Switzerland

Franz
Gertsch

Biography

Franz Gertsch was born in 1930 in Mörigen in Bern. From 1947 to 1950, he studied painting with Max von Mühlenen and then with Hans Schwarzenbach. In 1949, he had his first solo exhibition at the Galerie René Simmen in Bern. The pop art of the 1960s had a decisive impact on him. He travelled to Scotland and the South of France and began producing collages with coloured paper, and in 1967, he received the Louise Aeschlimann scholarship. He exhibited at Documenta V in Kassel in 1972.

In 1974, he took part in two exhibitions, Hyperréalistes américains / Réalistes européens at the Centre Pompidou in Paris and New Photo Realism at the Wadsworth Atheneum in Hartford (US), which brought him international recognition. In 1999, he participated in the Venice Biennale and in 2002, opened his own museum near Bern. His work has recently been exhibited in institutions such as the Kunstmuseum in Bern in 2014, the Musée Jenisch in Vevey in 2017 or the Swiss Institute in New York in 2018. Franz Gertsch lives and works in Rüschegg in the Canton of Bern.

About the artworks

In 1969, he painted his first large-scale photorealistic work entitled Huaa…!, setting the protocol for his future work to be modelled on the objective reality produced with a still camera. In his desire to work in a purely painterly way, free from any personal style, he developed an objective system based on the reproduction by hand of a slide projection using the pointillist method developed from Georges Seurat's theory of optical colour mixing from the 1880s. Initially working from images from magazines, he soon changed to personal and domestic iconography. His favourite subjects include his wife and children as well as artist friends; he also painted group images in relation to local or actual events. The androgynous-looking painter Luciano Castelli became his favourite model depicted in two-character images set against the background of his apartment and in the company of his flatmates.

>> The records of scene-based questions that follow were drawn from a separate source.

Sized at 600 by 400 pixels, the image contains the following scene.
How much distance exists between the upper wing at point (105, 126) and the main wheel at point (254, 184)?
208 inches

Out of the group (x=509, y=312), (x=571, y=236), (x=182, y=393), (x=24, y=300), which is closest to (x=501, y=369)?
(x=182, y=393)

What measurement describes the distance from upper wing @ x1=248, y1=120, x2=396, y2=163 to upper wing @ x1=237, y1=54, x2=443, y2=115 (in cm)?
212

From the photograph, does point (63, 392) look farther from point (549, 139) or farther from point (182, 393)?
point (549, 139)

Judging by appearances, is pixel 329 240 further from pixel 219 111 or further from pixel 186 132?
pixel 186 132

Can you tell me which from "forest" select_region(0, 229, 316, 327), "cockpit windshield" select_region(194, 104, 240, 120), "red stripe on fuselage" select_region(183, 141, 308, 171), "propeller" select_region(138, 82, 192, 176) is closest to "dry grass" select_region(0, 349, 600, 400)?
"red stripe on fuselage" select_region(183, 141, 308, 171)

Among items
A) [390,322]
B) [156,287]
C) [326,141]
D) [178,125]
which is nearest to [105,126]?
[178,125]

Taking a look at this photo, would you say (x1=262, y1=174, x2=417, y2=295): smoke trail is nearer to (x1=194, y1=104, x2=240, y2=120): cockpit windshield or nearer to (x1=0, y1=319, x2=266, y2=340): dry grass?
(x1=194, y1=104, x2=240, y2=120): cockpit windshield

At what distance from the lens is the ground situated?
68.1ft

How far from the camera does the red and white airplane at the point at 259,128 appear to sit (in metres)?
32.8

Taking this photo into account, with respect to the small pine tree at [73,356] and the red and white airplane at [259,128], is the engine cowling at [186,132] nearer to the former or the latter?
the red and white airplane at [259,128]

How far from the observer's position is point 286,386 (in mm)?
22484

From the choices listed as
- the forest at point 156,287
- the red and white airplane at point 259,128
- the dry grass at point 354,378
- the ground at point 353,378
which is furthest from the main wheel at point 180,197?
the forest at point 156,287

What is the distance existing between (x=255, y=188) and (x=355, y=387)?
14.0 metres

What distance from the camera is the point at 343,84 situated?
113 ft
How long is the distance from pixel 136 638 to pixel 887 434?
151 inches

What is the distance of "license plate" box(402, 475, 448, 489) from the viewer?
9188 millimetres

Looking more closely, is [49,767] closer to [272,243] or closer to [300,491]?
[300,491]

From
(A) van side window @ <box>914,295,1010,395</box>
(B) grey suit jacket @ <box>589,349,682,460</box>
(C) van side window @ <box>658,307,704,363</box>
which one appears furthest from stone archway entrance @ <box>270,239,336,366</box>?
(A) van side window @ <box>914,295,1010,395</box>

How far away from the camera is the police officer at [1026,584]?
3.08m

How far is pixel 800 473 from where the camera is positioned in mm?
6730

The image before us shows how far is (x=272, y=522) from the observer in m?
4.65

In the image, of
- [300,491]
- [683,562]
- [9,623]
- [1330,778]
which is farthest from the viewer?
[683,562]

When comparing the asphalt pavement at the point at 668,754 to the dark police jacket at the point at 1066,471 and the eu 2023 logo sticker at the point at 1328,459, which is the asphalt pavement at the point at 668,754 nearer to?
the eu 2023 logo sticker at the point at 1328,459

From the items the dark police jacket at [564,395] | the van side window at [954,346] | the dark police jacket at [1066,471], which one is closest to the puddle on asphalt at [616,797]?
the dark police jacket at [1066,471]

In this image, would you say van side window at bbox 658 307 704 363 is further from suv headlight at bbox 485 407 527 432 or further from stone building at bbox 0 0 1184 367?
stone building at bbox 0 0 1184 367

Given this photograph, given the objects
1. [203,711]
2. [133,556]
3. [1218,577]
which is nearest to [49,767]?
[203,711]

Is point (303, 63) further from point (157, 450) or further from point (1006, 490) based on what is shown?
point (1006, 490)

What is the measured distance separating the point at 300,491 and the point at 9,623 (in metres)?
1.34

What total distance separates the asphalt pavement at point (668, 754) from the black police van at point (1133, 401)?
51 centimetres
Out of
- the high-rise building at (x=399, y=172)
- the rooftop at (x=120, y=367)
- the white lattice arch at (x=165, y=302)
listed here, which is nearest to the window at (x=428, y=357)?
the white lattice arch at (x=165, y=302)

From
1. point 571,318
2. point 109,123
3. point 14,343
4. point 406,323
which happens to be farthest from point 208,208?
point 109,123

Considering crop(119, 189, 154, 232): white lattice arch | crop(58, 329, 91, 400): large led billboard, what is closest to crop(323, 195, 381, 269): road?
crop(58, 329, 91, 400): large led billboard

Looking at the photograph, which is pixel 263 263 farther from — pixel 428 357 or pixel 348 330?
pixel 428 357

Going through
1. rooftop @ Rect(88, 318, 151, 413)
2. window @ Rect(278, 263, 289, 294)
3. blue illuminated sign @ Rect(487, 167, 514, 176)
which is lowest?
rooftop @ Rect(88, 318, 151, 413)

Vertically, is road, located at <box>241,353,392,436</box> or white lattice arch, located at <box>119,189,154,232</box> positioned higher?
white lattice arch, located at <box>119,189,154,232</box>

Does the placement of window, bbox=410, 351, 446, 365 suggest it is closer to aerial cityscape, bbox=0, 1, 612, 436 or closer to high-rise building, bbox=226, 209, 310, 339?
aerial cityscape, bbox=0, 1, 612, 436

Gertsch is viewed as the chronicler of the hippie generation.

 

The five iconic paintings of Patti Smith from 1978 – 1979 represent the first time Gertsch painted an individual who was not from his immediate circle. In 1980, his first self-portrait marked a radical moment in his career and the end of narrative content. From then on, his main themes would be the female portrait and details from nature. In 1986, he abandoned paint in favour of the ancestral woodcut technique that he revived in large formats printed on Japanese paper especially produced for him in Kyoto. He also abandoned polychromy in favour of the monochrome, using different mineral colours for each print of the same subject, creating series and editions. 

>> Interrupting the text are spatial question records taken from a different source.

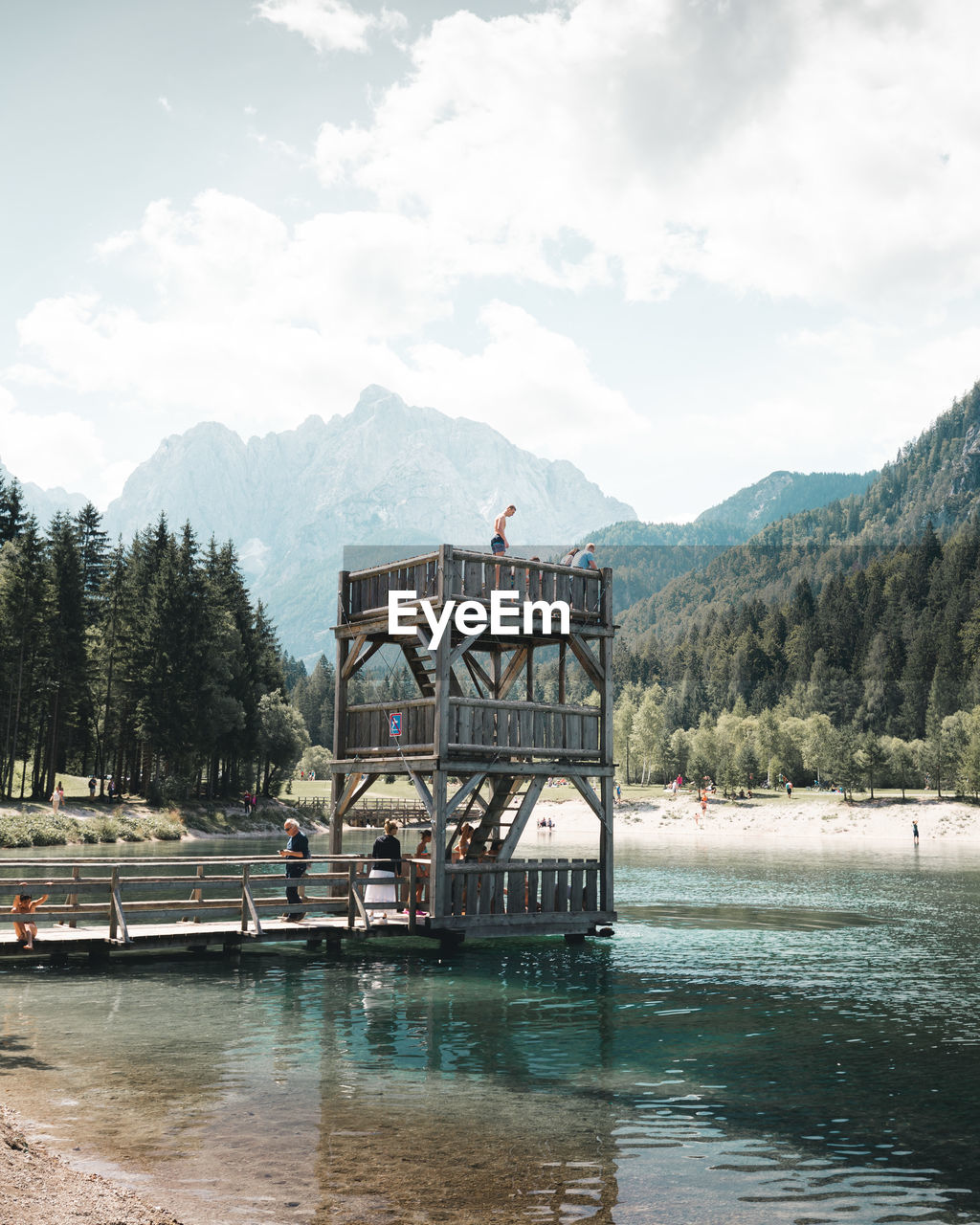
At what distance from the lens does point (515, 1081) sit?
575 inches

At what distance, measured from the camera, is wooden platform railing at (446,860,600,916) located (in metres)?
26.2

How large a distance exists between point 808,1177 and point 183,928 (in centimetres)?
1626

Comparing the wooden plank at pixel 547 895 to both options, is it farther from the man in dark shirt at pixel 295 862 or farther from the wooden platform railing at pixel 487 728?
the man in dark shirt at pixel 295 862

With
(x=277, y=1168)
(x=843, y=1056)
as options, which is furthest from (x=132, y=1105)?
(x=843, y=1056)

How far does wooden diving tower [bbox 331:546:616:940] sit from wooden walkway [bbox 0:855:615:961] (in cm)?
6

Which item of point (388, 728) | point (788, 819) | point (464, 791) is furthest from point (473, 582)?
point (788, 819)

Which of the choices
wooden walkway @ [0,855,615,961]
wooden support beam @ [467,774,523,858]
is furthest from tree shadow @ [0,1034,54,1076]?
wooden support beam @ [467,774,523,858]

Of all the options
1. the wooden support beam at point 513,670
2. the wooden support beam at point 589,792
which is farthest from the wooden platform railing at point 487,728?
the wooden support beam at point 513,670

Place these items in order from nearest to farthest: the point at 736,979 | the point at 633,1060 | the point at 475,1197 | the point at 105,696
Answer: the point at 475,1197, the point at 633,1060, the point at 736,979, the point at 105,696

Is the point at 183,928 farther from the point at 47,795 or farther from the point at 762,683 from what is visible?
the point at 762,683

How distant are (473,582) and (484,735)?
141 inches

The meticulous attention to detail, colour and material, and the sheer length of time that goes into executing a piece, sometimes working on an image for several months to a year, mean that Gertsch’s art resembles the work of Renaissance painters. In contrast, however, his choice of subject, the angle of the composition and the use of a photograph as a model ground his practice in a post-photographic aesthetic that also inspired American artists of the hyperrealist school during the same period. 

 

Gertsch’s body of work experiments extensively with the question of figurative art while his “lack of style” from the methodical technique of pointillism has become his trademark. His oeuvre offers a reflection on the time required for an image to emerge.